The product receives an input value that is used as a resource identifier or other type of reference, but it does not validate or incorrectly validates that the input is equivalent to a potentially-unsafe value.
View on MITREAttackers can sometimes bypass input validation schemes by finding inputs that appear to be safe, but will be dangerous when processed at a lower layer or by a downstream component. For example, a simple XSS protection mechanism might try to validate that an input has no "<script>" tags using case-sensitive matching, but since HTML is case-insensitive when processed by web browsers, an attacker could inject "<ScrIpT>" and trigger XSS.
No mitigation information available for this CWE.
No detection method information available for this CWE.
Chain: A microservice integration and management platform compares the hostname in the HTTP Host header in a case-sensitive way (CWE-178, CWE-1289), allowing bypass of the authorization policy (CWE-863) using a hostname with mixed case or other variations.
View DetailsChain: Go-based Oauth2 reverse proxy can send the authenticated user to another site at the end of the authentication flow. A redirect URL with HTML-encoded whitespace characters can bypass the validation (CWE-1289) to redirect to a malicious site (CWE-601)
View DetailsFile extension check in forum software only verifies extensions that contain all lowercase letters, which allows remote attackers to upload arbitrary files via file extensions that include uppercase letters.
View DetailsTask Manager does not allow local users to end processes with uppercase letters named (1) winlogon.exe, (2) csrss.exe, (3) smss.exe and (4) services.exe via the Process tab which could allow local users to install Trojan horses that cannot be stopped.
View DetailsHTTP server allows bypass of access restrictions using URIs with mixed case.
View DetailsNo relationship information available for this CWE.
CWE-1289: Improper Validation of Unsafe Equivalence in Input is a Common Weakness Enumeration (CWE) entry maintained by MITRE. The product receives an input value that is used as a resource identifier or other type of reference, but it does not validate or incorrectly validates that the input is equivalent to a potentially-unsafe value. Attackers can sometimes bypass input validation schemes by finding inputs that appear to be safe, but will be dangerous when processed at a lower layer or by a downstream component. For example, a simple XSS protection mechanism might try to validate that an input has no "<script>" tags using case-sensitive matching, but since HTML is case-insensitive when processed by web browsers, an attacker could inject "<ScrIpT>" and trigger XSS.
If exploited, CWE-1289 (Improper Validation of Unsafe Equivalence in Input) it can compromise Other, leading to outcomes such as Varies by Context.
CWE-1289 commonly affects Not Language-Specific. Note that weaknesses are often language-agnostic patterns, so secure coding practices apply broadly.

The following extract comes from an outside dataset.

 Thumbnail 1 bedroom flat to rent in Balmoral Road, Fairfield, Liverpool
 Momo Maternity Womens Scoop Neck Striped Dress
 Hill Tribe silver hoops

MITRE documents real CVEs mapped to CWE-1289, including CVE-2021-39155, CVE-2020-11053, CVE-2005-0269, CVE-2001-1238 and CVE-2004-2214. You can look up the full details of each CVE, including CVSS scores and remediation guidance, on our CVE Lookup tool.
A CWE (Common Weakness Enumeration) like CWE-1289 describes a category of software weakness — the underlying flaw type. A CVE (Common Vulnerabilities and Exposures) identifies a specific, real-world vulnerability in a particular product. In short, a CWE is the kind of mistake, and a CVE is an instance of that mistake being found in software.